EXERCISE INPUTS:
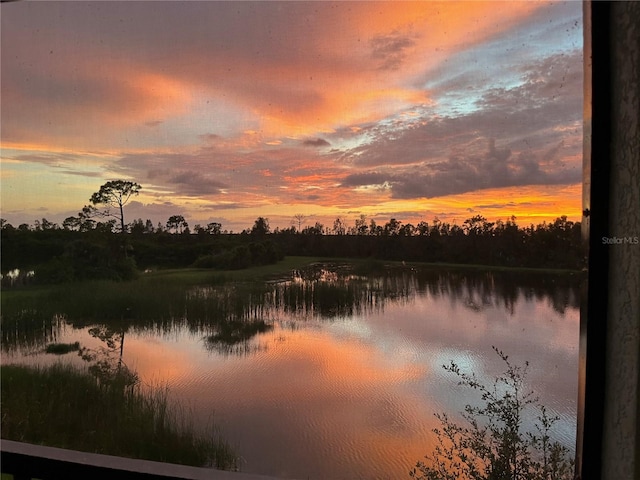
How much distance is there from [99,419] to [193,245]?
748mm

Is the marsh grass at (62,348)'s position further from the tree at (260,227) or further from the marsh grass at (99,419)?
the tree at (260,227)

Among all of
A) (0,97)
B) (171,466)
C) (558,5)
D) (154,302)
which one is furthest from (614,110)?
(0,97)

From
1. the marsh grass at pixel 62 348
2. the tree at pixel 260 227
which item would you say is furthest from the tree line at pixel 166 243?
the marsh grass at pixel 62 348

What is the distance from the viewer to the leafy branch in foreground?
3.22ft

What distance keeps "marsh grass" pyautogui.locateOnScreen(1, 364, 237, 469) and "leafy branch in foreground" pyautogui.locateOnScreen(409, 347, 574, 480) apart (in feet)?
2.39

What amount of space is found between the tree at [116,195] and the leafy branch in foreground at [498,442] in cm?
131

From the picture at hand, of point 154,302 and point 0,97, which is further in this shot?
point 154,302

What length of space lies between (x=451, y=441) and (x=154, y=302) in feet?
3.81

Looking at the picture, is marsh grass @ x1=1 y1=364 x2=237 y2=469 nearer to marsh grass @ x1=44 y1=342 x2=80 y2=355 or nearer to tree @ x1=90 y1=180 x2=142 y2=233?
marsh grass @ x1=44 y1=342 x2=80 y2=355

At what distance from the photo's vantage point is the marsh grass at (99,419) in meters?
1.42

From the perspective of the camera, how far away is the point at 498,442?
1.06 meters

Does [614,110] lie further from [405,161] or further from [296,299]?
[296,299]

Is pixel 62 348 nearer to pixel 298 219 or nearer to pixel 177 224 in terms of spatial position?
pixel 177 224

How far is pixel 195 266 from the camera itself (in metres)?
1.61
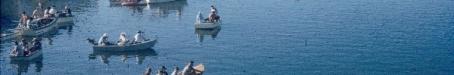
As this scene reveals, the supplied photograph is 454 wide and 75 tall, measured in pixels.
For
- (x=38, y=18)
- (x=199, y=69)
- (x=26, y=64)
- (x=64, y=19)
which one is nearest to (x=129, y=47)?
(x=26, y=64)

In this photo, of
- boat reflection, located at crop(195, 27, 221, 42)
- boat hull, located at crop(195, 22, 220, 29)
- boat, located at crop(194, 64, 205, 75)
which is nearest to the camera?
boat, located at crop(194, 64, 205, 75)

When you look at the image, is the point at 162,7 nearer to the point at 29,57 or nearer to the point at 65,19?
the point at 65,19

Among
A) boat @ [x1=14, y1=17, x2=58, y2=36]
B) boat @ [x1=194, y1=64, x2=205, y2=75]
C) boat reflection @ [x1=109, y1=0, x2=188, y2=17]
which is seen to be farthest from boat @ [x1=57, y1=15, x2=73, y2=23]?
boat @ [x1=194, y1=64, x2=205, y2=75]

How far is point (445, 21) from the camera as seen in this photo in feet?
268

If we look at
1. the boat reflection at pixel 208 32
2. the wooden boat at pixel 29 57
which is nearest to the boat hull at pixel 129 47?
the wooden boat at pixel 29 57

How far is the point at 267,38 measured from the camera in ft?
242

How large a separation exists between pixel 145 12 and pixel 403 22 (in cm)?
2732

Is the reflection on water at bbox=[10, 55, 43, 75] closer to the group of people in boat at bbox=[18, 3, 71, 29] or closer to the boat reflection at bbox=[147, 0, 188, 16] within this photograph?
the group of people in boat at bbox=[18, 3, 71, 29]

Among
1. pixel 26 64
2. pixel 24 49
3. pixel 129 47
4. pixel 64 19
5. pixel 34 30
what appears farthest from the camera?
pixel 64 19

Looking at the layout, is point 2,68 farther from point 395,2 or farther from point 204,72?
point 395,2

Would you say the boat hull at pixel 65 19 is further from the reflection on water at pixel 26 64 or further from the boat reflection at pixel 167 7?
the reflection on water at pixel 26 64

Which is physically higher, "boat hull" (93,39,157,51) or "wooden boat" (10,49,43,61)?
"boat hull" (93,39,157,51)

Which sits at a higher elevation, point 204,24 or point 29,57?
point 204,24

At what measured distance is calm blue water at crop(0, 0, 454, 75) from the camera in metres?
61.9
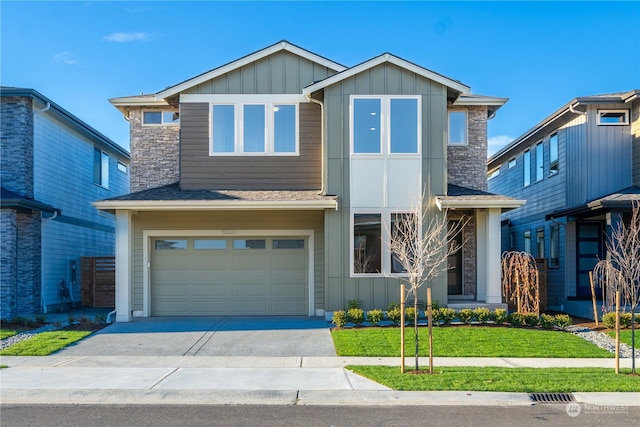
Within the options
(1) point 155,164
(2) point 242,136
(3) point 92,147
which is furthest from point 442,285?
(3) point 92,147

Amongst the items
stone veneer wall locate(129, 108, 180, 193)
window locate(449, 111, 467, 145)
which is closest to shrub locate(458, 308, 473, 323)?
window locate(449, 111, 467, 145)

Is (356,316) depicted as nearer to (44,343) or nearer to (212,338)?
(212,338)

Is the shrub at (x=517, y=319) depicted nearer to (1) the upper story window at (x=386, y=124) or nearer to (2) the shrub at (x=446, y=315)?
(2) the shrub at (x=446, y=315)

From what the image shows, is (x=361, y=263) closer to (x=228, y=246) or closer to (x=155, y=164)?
(x=228, y=246)

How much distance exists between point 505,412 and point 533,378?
1.88 metres

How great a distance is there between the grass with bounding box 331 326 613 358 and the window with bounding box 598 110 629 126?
8269mm

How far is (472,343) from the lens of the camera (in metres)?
12.4

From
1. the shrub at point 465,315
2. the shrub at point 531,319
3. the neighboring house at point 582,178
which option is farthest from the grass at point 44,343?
the neighboring house at point 582,178

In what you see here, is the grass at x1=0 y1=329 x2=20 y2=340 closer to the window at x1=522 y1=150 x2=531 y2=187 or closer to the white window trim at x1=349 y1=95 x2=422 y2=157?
the white window trim at x1=349 y1=95 x2=422 y2=157

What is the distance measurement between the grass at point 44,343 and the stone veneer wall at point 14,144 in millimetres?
5807

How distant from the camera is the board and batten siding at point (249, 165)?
16328mm

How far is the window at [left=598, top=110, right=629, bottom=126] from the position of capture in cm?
1844

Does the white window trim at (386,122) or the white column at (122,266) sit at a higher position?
the white window trim at (386,122)

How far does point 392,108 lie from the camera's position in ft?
50.4
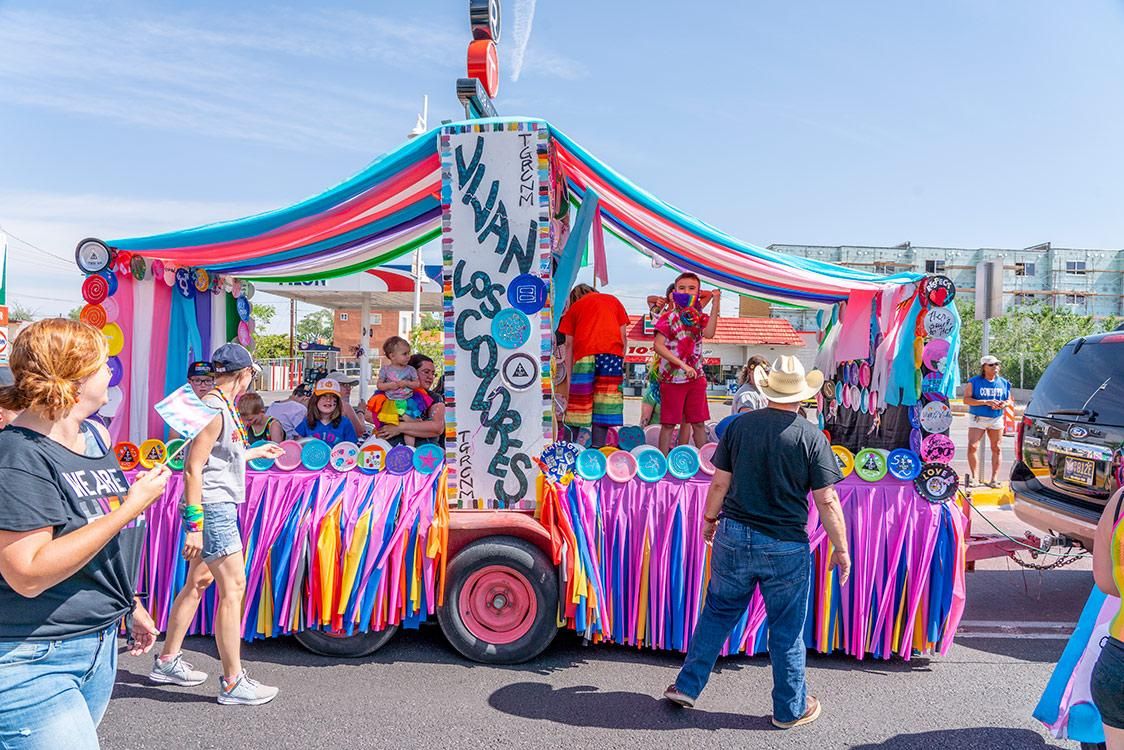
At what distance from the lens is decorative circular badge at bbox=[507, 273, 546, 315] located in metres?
4.08

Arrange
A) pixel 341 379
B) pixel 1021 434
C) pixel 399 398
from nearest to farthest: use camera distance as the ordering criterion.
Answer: pixel 399 398 → pixel 1021 434 → pixel 341 379

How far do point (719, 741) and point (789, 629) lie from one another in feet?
1.85

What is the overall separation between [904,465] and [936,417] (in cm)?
31

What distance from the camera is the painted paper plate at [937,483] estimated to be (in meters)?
4.02

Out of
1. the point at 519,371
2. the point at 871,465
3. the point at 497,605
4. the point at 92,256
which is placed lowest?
the point at 497,605

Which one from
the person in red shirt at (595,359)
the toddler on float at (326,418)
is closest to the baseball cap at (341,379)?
the toddler on float at (326,418)

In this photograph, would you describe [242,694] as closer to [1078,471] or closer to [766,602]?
[766,602]

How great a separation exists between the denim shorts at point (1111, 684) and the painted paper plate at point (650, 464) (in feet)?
7.03

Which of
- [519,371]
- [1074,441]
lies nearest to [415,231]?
[519,371]

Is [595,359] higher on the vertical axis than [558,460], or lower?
higher

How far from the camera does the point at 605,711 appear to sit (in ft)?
11.5

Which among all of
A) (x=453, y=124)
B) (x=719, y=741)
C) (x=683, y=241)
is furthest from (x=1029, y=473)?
(x=453, y=124)

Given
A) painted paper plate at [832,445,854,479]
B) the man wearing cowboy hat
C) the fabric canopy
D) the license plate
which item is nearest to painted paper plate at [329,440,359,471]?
the fabric canopy

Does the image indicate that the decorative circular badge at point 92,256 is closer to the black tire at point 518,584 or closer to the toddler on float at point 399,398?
the toddler on float at point 399,398
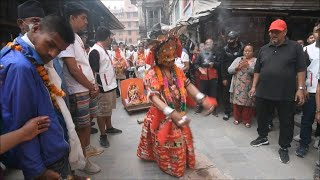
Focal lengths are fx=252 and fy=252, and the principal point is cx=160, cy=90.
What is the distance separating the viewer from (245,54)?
203 inches

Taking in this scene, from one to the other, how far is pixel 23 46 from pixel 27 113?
1.54 feet

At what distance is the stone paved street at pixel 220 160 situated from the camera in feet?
11.3

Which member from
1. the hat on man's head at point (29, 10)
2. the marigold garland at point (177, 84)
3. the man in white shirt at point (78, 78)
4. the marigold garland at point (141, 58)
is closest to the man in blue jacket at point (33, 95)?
the hat on man's head at point (29, 10)

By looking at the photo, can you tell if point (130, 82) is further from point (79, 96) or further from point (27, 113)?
point (27, 113)

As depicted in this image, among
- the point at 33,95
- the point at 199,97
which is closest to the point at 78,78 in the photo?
the point at 33,95

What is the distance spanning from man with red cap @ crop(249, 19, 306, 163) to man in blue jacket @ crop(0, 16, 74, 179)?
3091 mm

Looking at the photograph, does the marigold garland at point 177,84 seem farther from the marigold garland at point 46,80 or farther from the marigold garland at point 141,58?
the marigold garland at point 141,58

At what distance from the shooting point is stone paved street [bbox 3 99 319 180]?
11.3ft

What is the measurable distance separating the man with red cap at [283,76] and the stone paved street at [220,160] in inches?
11.6

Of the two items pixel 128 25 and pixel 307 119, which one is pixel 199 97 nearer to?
pixel 307 119

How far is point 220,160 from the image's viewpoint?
3852 millimetres

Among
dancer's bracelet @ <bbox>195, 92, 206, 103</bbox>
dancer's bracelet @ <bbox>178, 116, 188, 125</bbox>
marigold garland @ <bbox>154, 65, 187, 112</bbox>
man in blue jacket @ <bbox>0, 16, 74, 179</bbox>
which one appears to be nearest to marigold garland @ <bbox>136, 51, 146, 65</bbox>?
marigold garland @ <bbox>154, 65, 187, 112</bbox>

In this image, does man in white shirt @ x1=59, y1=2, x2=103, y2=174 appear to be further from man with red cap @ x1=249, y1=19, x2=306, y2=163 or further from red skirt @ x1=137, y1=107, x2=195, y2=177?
man with red cap @ x1=249, y1=19, x2=306, y2=163

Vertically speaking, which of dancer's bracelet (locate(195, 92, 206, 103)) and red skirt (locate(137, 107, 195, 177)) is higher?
dancer's bracelet (locate(195, 92, 206, 103))
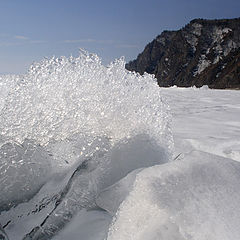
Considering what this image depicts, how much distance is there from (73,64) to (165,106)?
0.47m

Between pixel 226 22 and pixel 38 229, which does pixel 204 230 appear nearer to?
pixel 38 229

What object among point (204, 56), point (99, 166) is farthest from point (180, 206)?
point (204, 56)

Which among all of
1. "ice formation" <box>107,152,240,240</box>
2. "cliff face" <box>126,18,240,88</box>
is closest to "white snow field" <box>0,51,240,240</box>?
"ice formation" <box>107,152,240,240</box>

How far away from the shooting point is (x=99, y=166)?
4.33 feet

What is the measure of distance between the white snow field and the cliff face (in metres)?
52.4

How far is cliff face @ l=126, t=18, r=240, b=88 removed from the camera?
58.5m

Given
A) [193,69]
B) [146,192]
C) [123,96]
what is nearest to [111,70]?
[123,96]

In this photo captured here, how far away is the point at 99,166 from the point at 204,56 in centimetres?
6912

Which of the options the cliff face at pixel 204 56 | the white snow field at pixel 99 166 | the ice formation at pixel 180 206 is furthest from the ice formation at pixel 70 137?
the cliff face at pixel 204 56

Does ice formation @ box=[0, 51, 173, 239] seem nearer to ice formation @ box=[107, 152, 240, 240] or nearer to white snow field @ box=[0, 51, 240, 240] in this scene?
white snow field @ box=[0, 51, 240, 240]

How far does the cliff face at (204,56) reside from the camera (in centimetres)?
5847

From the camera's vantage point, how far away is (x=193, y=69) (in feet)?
222

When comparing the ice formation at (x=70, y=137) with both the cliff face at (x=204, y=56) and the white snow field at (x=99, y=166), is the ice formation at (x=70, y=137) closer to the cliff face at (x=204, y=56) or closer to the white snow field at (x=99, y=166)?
the white snow field at (x=99, y=166)

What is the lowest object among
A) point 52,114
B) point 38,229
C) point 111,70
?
point 38,229
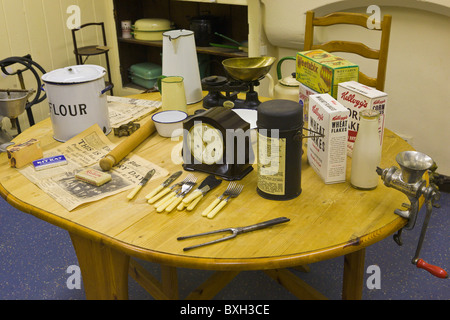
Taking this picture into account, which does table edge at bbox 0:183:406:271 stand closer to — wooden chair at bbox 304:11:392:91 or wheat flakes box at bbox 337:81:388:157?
wheat flakes box at bbox 337:81:388:157

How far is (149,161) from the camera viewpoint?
134 centimetres

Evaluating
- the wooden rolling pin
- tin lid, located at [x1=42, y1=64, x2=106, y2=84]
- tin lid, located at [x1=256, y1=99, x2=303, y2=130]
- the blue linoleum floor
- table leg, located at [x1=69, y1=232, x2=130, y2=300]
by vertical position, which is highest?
tin lid, located at [x1=42, y1=64, x2=106, y2=84]

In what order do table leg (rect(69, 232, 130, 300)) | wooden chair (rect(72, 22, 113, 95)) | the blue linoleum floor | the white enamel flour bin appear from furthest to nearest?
1. wooden chair (rect(72, 22, 113, 95))
2. the blue linoleum floor
3. the white enamel flour bin
4. table leg (rect(69, 232, 130, 300))

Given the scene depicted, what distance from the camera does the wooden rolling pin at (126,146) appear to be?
1281mm

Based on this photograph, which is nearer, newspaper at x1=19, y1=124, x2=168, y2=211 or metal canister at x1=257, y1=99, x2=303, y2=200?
metal canister at x1=257, y1=99, x2=303, y2=200

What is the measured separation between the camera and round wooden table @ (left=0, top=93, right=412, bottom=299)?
3.02 feet

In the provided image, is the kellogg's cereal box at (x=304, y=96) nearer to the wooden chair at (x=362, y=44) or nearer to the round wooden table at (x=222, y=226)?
the round wooden table at (x=222, y=226)

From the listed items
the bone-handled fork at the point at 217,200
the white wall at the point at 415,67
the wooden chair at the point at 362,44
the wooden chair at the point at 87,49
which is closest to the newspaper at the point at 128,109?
the bone-handled fork at the point at 217,200

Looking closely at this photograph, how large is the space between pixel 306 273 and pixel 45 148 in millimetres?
1193

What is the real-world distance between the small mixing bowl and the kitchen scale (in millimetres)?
189

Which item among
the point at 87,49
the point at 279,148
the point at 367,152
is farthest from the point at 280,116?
the point at 87,49

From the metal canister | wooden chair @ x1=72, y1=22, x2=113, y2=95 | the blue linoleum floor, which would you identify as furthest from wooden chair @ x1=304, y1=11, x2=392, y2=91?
wooden chair @ x1=72, y1=22, x2=113, y2=95

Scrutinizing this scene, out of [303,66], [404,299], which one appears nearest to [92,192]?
[303,66]
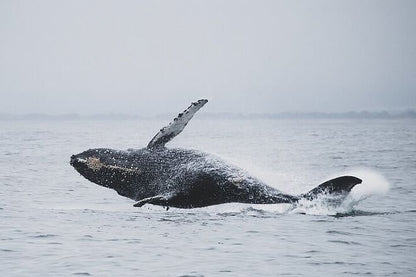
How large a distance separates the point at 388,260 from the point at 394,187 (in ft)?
38.1

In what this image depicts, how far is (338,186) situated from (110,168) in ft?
18.3

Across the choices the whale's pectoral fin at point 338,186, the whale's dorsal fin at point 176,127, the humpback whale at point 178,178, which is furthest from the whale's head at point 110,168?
the whale's pectoral fin at point 338,186

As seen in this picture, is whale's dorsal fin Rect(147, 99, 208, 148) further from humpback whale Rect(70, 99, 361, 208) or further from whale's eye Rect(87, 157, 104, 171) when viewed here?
whale's eye Rect(87, 157, 104, 171)

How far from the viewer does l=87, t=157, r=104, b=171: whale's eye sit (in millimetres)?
16403

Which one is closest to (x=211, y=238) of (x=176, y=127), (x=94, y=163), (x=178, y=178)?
(x=178, y=178)

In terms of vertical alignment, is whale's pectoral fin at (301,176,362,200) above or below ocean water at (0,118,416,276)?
above

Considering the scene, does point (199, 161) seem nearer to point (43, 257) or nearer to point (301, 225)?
point (301, 225)

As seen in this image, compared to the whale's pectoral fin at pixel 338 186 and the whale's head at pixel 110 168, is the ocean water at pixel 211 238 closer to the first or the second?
the whale's pectoral fin at pixel 338 186

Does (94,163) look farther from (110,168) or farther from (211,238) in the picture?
(211,238)

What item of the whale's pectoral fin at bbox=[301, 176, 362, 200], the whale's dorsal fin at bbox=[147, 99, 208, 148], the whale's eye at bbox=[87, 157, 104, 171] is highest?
the whale's dorsal fin at bbox=[147, 99, 208, 148]

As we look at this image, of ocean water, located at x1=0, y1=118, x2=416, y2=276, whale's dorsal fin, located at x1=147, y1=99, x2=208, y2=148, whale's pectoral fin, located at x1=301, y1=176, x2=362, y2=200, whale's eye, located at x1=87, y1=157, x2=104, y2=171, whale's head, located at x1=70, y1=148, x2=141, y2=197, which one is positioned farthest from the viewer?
whale's eye, located at x1=87, y1=157, x2=104, y2=171

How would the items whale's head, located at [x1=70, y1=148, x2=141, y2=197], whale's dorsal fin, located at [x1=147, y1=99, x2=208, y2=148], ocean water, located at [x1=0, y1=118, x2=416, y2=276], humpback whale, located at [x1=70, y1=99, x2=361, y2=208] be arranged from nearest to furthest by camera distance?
1. ocean water, located at [x1=0, y1=118, x2=416, y2=276]
2. humpback whale, located at [x1=70, y1=99, x2=361, y2=208]
3. whale's head, located at [x1=70, y1=148, x2=141, y2=197]
4. whale's dorsal fin, located at [x1=147, y1=99, x2=208, y2=148]

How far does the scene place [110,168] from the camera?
16266 millimetres

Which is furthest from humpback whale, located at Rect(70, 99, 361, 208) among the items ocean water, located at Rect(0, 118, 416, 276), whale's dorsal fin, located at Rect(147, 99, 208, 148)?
ocean water, located at Rect(0, 118, 416, 276)
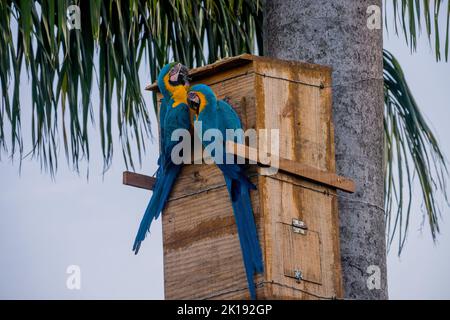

PROMPT: Copy the material word for word, from the line containing "What is the lowest object among" through the line containing "4. table leg (rect(69, 232, 130, 300))", and omit the pictures.

RESULT OF THIS TASK:
What is the lowest object among
A) point 52,114
B) point 38,229
C) point 111,70
?
point 38,229
Taking this picture into account, which does table edge at bbox 0:183:406:271 stand closer to — wooden chair at bbox 304:11:392:91 or wheat flakes box at bbox 337:81:388:157?
wheat flakes box at bbox 337:81:388:157

How far is (149,161) from the camera viewpoint?
134 centimetres

Evaluating
- the wooden rolling pin
- tin lid, located at [x1=42, y1=64, x2=106, y2=84]
- tin lid, located at [x1=256, y1=99, x2=303, y2=130]
- the blue linoleum floor
- table leg, located at [x1=69, y1=232, x2=130, y2=300]
by vertical position, which is highest?
tin lid, located at [x1=42, y1=64, x2=106, y2=84]

In what order do table leg (rect(69, 232, 130, 300)) | wooden chair (rect(72, 22, 113, 95)) | the blue linoleum floor | the white enamel flour bin appear from furthest to nearest?
1. wooden chair (rect(72, 22, 113, 95))
2. the blue linoleum floor
3. the white enamel flour bin
4. table leg (rect(69, 232, 130, 300))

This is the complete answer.